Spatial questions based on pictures
[Start]

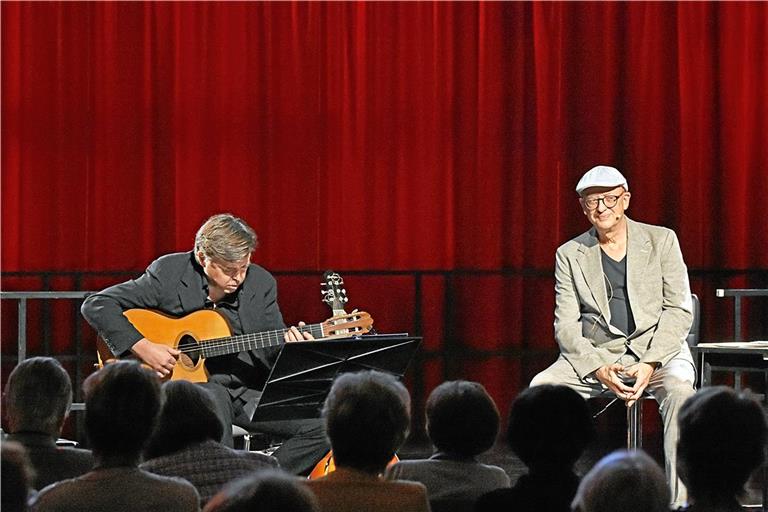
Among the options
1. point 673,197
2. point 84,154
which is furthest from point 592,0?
point 84,154

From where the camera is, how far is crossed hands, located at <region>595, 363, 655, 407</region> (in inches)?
166

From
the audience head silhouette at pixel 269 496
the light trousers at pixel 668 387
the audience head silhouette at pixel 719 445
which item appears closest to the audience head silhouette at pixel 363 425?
the audience head silhouette at pixel 719 445

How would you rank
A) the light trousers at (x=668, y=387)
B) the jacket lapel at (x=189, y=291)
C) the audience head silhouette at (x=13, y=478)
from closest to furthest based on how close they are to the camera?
the audience head silhouette at (x=13, y=478) → the light trousers at (x=668, y=387) → the jacket lapel at (x=189, y=291)

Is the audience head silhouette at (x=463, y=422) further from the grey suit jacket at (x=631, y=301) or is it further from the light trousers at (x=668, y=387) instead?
the grey suit jacket at (x=631, y=301)

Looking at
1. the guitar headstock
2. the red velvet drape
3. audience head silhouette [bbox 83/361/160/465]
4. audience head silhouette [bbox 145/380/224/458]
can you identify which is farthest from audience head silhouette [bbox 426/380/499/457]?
the red velvet drape

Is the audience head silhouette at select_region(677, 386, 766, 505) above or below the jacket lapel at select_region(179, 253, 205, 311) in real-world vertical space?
below

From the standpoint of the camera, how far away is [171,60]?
6914 millimetres

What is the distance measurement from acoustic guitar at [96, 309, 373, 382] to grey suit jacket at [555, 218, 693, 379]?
804 millimetres

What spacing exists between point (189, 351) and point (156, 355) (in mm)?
129

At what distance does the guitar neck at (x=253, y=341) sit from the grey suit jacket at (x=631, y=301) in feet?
3.21

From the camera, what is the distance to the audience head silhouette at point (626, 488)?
1785 mm

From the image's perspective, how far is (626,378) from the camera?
170 inches

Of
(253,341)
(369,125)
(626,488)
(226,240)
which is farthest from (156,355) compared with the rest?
(369,125)

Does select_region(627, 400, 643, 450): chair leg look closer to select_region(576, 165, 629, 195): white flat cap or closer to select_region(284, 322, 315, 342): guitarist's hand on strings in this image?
select_region(576, 165, 629, 195): white flat cap
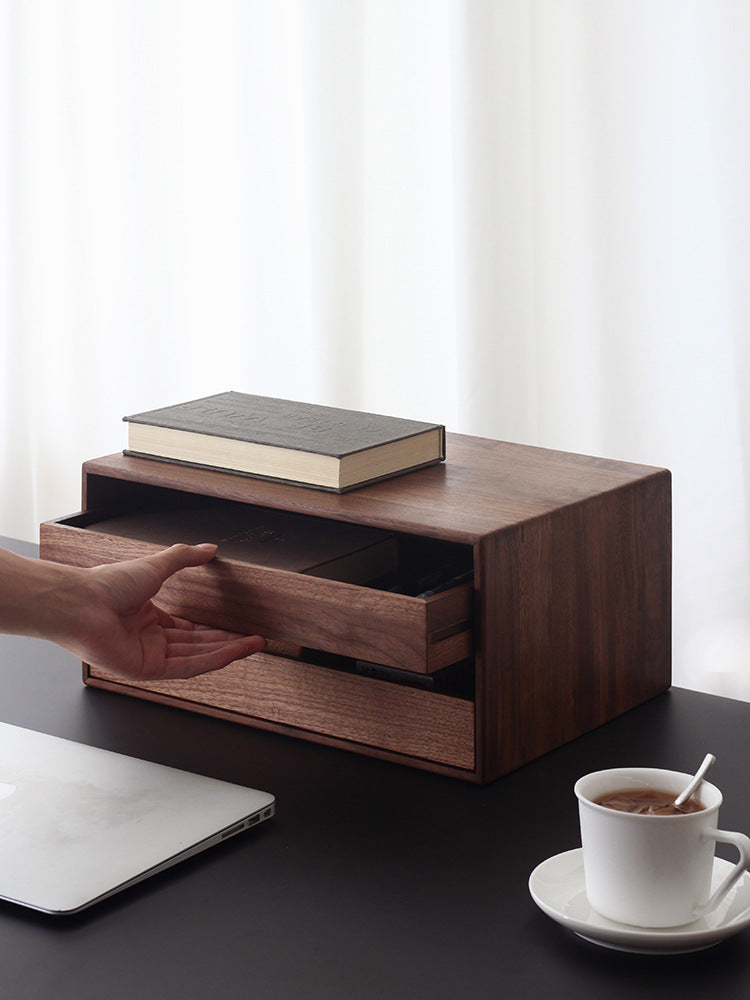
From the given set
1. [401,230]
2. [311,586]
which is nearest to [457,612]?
[311,586]

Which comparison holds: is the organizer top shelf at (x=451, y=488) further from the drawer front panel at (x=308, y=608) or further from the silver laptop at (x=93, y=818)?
the silver laptop at (x=93, y=818)

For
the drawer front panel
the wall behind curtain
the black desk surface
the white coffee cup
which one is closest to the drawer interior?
the drawer front panel

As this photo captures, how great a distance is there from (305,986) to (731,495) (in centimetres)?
151

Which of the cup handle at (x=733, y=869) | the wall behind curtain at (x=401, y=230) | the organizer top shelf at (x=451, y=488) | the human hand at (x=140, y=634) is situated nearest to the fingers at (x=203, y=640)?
the human hand at (x=140, y=634)

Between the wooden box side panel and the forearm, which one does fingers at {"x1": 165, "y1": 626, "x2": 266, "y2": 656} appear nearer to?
the forearm

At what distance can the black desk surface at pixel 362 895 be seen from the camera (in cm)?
78

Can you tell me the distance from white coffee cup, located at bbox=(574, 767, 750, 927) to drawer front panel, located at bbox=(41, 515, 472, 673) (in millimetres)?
207

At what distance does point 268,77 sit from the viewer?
2578 millimetres

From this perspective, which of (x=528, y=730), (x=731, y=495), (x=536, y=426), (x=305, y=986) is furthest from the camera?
(x=536, y=426)

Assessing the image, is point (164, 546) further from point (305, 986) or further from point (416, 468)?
point (305, 986)

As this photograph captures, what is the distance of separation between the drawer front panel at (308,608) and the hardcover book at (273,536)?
27mm

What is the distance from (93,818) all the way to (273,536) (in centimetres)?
32

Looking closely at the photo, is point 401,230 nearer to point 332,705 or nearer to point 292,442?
point 292,442

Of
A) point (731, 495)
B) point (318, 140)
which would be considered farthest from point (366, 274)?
point (731, 495)
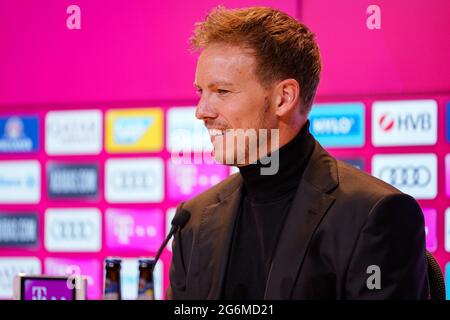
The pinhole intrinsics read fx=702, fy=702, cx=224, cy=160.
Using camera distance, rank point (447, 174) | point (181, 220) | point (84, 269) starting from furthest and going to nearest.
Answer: point (84, 269) < point (447, 174) < point (181, 220)

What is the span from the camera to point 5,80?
316 cm

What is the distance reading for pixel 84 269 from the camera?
3.07 m

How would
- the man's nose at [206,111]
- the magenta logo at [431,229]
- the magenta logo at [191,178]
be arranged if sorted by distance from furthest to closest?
the magenta logo at [191,178] → the magenta logo at [431,229] → the man's nose at [206,111]

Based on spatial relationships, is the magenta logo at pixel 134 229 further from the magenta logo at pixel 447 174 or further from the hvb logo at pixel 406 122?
the magenta logo at pixel 447 174

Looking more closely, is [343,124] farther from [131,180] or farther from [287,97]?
[287,97]

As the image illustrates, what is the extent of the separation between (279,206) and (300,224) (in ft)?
0.46

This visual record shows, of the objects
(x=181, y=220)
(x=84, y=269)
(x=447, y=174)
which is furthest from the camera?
(x=84, y=269)

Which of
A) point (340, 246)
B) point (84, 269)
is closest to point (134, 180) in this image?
point (84, 269)

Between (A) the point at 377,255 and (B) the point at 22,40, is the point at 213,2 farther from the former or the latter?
(A) the point at 377,255

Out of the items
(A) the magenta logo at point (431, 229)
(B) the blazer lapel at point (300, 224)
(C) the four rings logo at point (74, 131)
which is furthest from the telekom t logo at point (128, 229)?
(B) the blazer lapel at point (300, 224)

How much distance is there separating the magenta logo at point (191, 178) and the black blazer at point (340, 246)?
140 cm

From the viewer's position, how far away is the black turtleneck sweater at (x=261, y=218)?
1491 mm
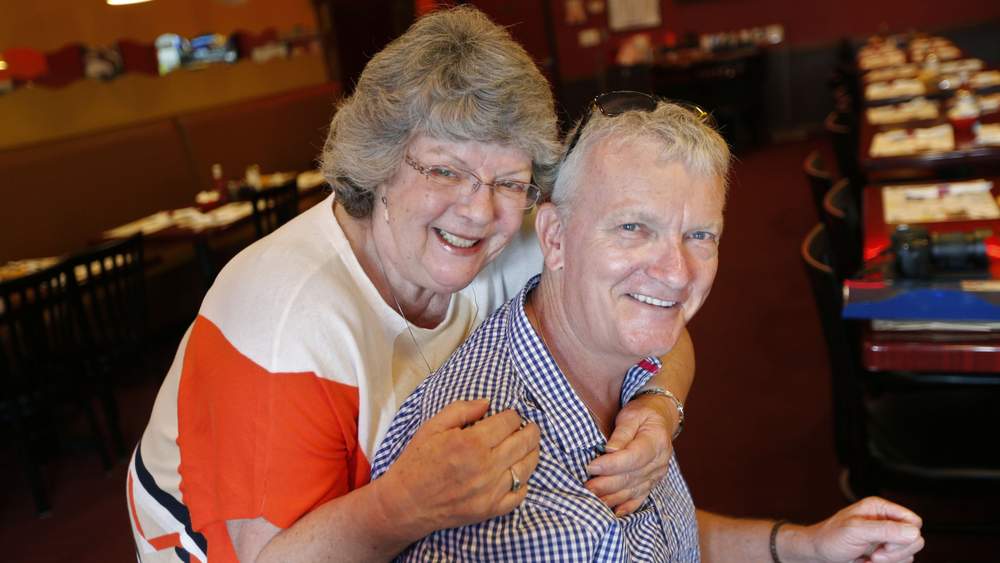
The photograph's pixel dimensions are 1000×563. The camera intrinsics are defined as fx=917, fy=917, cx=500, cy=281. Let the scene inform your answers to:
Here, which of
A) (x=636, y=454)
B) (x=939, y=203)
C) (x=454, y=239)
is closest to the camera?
(x=636, y=454)

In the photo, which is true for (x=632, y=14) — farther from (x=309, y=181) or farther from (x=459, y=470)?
(x=459, y=470)

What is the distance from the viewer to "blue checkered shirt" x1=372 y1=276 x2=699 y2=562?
1176 millimetres

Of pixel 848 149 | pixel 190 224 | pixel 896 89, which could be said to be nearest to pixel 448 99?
pixel 848 149

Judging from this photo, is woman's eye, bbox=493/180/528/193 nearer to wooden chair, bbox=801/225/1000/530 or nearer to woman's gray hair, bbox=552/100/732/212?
woman's gray hair, bbox=552/100/732/212

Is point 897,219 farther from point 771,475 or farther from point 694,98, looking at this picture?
point 694,98

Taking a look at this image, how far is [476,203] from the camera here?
5.01 ft

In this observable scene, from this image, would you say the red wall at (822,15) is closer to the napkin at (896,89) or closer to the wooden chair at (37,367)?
the napkin at (896,89)

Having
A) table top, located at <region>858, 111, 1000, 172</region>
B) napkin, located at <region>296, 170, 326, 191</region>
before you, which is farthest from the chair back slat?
table top, located at <region>858, 111, 1000, 172</region>

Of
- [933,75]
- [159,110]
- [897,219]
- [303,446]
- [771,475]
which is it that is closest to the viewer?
[303,446]

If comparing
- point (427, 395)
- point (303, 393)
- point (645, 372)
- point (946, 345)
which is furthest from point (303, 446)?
point (946, 345)

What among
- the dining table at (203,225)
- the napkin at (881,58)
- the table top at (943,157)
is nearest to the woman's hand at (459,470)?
the table top at (943,157)

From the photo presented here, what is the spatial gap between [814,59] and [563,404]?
1016 centimetres

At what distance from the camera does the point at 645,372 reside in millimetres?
1607

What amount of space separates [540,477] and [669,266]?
15.1 inches
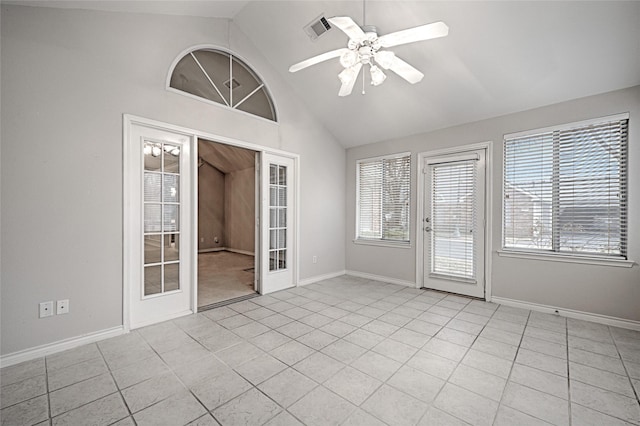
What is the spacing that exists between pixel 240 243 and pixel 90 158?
5.96 metres

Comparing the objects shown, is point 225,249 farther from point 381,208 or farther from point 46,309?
point 46,309

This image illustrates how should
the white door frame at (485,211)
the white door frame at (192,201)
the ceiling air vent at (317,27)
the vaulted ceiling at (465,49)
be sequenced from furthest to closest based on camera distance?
1. the white door frame at (485,211)
2. the ceiling air vent at (317,27)
3. the white door frame at (192,201)
4. the vaulted ceiling at (465,49)

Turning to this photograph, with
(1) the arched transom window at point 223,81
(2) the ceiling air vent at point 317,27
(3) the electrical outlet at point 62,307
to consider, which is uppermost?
(2) the ceiling air vent at point 317,27

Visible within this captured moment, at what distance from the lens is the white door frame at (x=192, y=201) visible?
2727 mm

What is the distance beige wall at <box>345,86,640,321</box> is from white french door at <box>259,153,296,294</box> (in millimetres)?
1864

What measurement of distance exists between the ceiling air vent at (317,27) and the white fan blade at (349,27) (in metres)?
1.47

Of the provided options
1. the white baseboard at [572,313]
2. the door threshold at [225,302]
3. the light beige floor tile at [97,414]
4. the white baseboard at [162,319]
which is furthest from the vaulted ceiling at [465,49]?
the door threshold at [225,302]

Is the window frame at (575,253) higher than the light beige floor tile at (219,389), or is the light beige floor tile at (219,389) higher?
the window frame at (575,253)

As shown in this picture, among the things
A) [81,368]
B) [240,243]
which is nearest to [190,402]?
[81,368]

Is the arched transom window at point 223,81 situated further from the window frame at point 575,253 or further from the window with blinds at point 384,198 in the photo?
the window frame at point 575,253

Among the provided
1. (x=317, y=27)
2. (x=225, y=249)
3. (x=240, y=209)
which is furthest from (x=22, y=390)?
(x=225, y=249)

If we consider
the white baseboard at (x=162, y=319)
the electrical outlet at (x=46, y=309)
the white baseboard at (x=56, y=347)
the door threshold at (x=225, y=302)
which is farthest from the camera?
the door threshold at (x=225, y=302)

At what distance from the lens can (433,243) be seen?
14.2 ft

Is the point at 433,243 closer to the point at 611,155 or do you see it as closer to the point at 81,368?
the point at 611,155
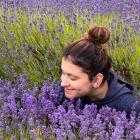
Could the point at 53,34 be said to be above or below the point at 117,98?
above

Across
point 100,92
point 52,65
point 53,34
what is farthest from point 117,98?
point 53,34

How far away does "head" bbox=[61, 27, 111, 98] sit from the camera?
2.50m

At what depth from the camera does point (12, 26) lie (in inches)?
145

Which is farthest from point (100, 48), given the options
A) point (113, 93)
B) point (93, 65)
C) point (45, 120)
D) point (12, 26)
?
point (12, 26)

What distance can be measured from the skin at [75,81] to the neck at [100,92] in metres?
0.05

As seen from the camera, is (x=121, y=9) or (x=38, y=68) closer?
(x=38, y=68)

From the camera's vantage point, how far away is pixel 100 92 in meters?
2.67

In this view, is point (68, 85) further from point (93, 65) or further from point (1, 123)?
point (1, 123)

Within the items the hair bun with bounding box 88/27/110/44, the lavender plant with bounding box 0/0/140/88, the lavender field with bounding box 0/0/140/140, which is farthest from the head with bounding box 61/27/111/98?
the lavender plant with bounding box 0/0/140/88

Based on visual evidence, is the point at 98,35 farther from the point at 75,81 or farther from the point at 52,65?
the point at 52,65

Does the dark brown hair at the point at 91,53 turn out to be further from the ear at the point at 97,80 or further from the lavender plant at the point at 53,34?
the lavender plant at the point at 53,34

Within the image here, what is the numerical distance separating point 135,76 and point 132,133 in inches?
48.0

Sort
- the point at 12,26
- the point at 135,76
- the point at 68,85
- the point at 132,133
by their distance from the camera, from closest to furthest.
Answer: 1. the point at 132,133
2. the point at 68,85
3. the point at 135,76
4. the point at 12,26

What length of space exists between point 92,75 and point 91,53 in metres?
0.14
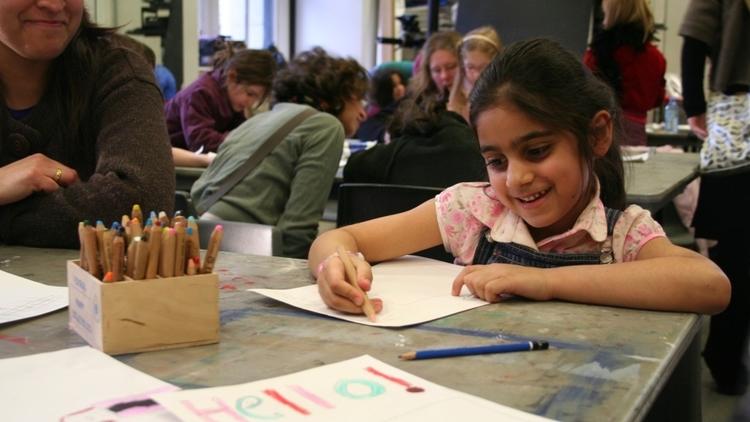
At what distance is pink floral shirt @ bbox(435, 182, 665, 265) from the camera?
1.30 metres

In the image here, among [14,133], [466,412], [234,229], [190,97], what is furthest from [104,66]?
[190,97]

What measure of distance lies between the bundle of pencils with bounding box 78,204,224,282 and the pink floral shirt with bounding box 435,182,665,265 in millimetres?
623

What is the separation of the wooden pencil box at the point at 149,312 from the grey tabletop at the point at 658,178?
55.4 inches

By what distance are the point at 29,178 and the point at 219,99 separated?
2650 mm

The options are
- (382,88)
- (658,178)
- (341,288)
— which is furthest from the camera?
(382,88)

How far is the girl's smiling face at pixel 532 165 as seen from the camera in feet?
4.17

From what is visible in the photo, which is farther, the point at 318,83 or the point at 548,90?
the point at 318,83

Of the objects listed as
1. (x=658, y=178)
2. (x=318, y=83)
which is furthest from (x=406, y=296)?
(x=318, y=83)

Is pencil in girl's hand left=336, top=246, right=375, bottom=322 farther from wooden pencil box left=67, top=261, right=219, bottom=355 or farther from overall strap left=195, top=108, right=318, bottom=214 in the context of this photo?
overall strap left=195, top=108, right=318, bottom=214

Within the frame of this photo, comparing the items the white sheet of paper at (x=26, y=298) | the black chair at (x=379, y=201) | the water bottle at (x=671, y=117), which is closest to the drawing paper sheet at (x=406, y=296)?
the white sheet of paper at (x=26, y=298)

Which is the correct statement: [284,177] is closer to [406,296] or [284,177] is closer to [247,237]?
[247,237]

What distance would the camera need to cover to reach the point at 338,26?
771 cm

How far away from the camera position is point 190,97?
3.99 m

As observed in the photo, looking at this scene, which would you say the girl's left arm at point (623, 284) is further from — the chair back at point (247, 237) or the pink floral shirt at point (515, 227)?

[End]

TASK — Rewrite the records from the line with "If comparing" up to and including the line with "4. the vaulted ceiling at (465,49)", changing "dining table" to "kitchen table" and leaving everything else as it is. Omit the pictures from your answer.

THE COMPLETED TASK —
If comparing
- point (427, 395)
- point (303, 393)
- point (645, 372)
- point (946, 345)
which is furthest from point (303, 446)?
point (946, 345)

What among
- the kitchen table at (203,225)
- the napkin at (881,58)
- the table top at (943,157)
is nearest to the woman's hand at (459,470)?
the table top at (943,157)

From the photo presented here, what is the spatial gap between [814,59] and [563,404]?
1016 centimetres

At what distance from the camera does the point at 645,372 reside in millimetres?
1607

What amount of space separates [540,477] and [669,266]?
15.1 inches
What is the spacing that exists between pixel 240 243 and pixel 90 158?
5.96 metres

Comparing the objects shown, is point 225,249 farther from point 381,208 or farther from point 46,309?
point 46,309

This image illustrates how should
the white door frame at (485,211)
the white door frame at (192,201)
the ceiling air vent at (317,27)
the vaulted ceiling at (465,49)
be sequenced from furthest to closest based on camera distance?
1. the white door frame at (485,211)
2. the ceiling air vent at (317,27)
3. the white door frame at (192,201)
4. the vaulted ceiling at (465,49)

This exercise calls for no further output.